In Canada, the show debuted on Showcase on September 12, 2021.

The series had its linear premiere on the USA Network on October 5, 2022.

==Reception==
The review aggregator website Rotten Tomatoes reported a 93% approval rating for the series' first season with an average score of 7.5/10 based on 29 critic reviews. The website's critics consensus reads, "Though it keeps viewers in the waiting room a little too long, Dr. Death remains a horrifying tale of medical malpractice centered around Joshua Jackson's sufficiently unsettling performance." Metacritic, which uses a weighted average, assigned the first season a score of 75 out of 100 based on 12 critics, indicating "generally favorable reviews".

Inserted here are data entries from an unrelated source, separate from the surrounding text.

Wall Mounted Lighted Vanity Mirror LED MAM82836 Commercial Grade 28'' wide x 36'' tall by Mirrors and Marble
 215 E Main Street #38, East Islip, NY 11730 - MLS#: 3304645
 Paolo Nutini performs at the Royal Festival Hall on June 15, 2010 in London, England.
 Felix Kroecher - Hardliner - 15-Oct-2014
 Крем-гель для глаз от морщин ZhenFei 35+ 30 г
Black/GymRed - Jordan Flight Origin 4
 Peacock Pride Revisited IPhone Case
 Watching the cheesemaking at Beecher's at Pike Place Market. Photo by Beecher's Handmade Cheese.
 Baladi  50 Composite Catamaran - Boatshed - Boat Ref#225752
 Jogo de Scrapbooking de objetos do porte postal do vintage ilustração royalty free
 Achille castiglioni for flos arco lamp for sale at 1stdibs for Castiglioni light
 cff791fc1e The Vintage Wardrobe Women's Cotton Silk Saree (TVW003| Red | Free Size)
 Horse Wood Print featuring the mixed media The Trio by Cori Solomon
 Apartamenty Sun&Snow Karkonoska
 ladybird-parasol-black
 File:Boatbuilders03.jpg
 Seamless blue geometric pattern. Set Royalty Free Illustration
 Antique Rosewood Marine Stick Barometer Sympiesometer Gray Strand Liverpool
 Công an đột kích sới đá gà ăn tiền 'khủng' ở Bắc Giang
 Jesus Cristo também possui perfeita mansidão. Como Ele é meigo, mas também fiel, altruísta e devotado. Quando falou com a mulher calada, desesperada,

Kristen Baldwin of Entertainment Weekly gave the series' first season an A− and wrote a review saying, "The what and the how are harrowing enough. Dr. Death succeeds by focusing on the people who fought for years to make sure Christopher Duntsch could do no more harm."

The second season has an 80% approval rating on Rotten Tomatoes, based on 10 critic reviews, with an average rating of 7/10. The website's critics consensus states, "Entangling Édgar Ramírez and Mandy Moore in a bad romance with skin-crawling results, Dr. Deaths second season cuts with a mean scalpel." Metacritic, which uses a weighted average, assigned the second season a score of 67 out of 100 based on 6 critics, indicating "generally favorable reviews".